Take a deeper look at the concept of second-price auctions, explain how they work compared to other types of auctions and highlight the benefits this model offers advertisers.
There are millions of auctions going on behind the scenes on the Provi marketplace every day. They happen automatically every time a Sponsored Product ad is shown to a customer anywhere on the Provi marketplace. The auction helps to determine which product to advertise. The process looks like the following:
While all auctions are similar in that someone is bidding to win something, not all auctions are the same. Second-price auctions are used to provide better value to our brand partners and offer a level of fairness that our brand partners value.
To understand how second-price auctions work and the value they bring, let’s start with a common auction model — the highest bidder wins. People bid on an item, each representing the price they’d be willing to pay. Sometimes there are multiple rounds of bidding as people increase their bids, but eventually, the auction is called and the highest bidder pays the amount they bid for the item. But, in this auction model, the winner pays the bid price even if they could have won with a much lower amount.
Say we’re bidding on an antique painting. Person A bids $50, Person B bids $60, and then, worried about a bidding war starting, Person A bids $100. No more bids come in and Person A wins, handing over $100 for the painting. Is the painting really worth $100? Maybe $75 was Person B’s maximum bid, and Person A could’ve won the painting for $76. To not risk losing the bid, Person A bid too high and overpaid for the painting.
This doesn’t happen with second-price auctions.

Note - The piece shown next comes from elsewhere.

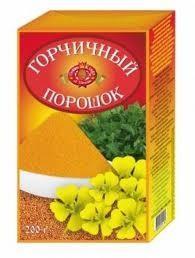 горчица пор. 200 г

With a second-price auction, the bidders set their maximum bids and only pay what they need to in order to win, based on the other bids. So in that same example, bidding on the painting, if Person A sets their maximum bid at $100 and Person B sets theirs at $75, Person A will still win, but end up paying a little over $75, just enough to win, rather than the full $100.
On Provi, suppliers will determine a maximum cost-per-click (CPC) bid which represents the amount they’re willing to pay for a click. If a customer clicks on the ad, the amount they end up paying per click is essentially the ‘market rate’ for the click — and not necessarily the bid amount.
What the supplier ends up paying, and where the ad is placed in the marketplace, takes into account factors like how relevant the product is to the buyer — ads for red wine are more relevant than ads for white wine to a buyer who searched for ‘red wine ’ — and the likelihood a buyer will click on the ad if it is exposed.
If a supplier is new to CPC and paid search advertising, the term ‘auction’ might assume that the highest bid would ‘win’ the auction and their products would be seen first. But that’s not necessarily true — the likelihood of a buyer clicking on an ad is an essential determinant of where the ad is placed. This is why it is so important for new, challenger brands with low awareness to play for the highest spots.
The important thing to remember about a second-price auction model is that a supplier could end up paying less than the maximum CPC bid, but will never pay more.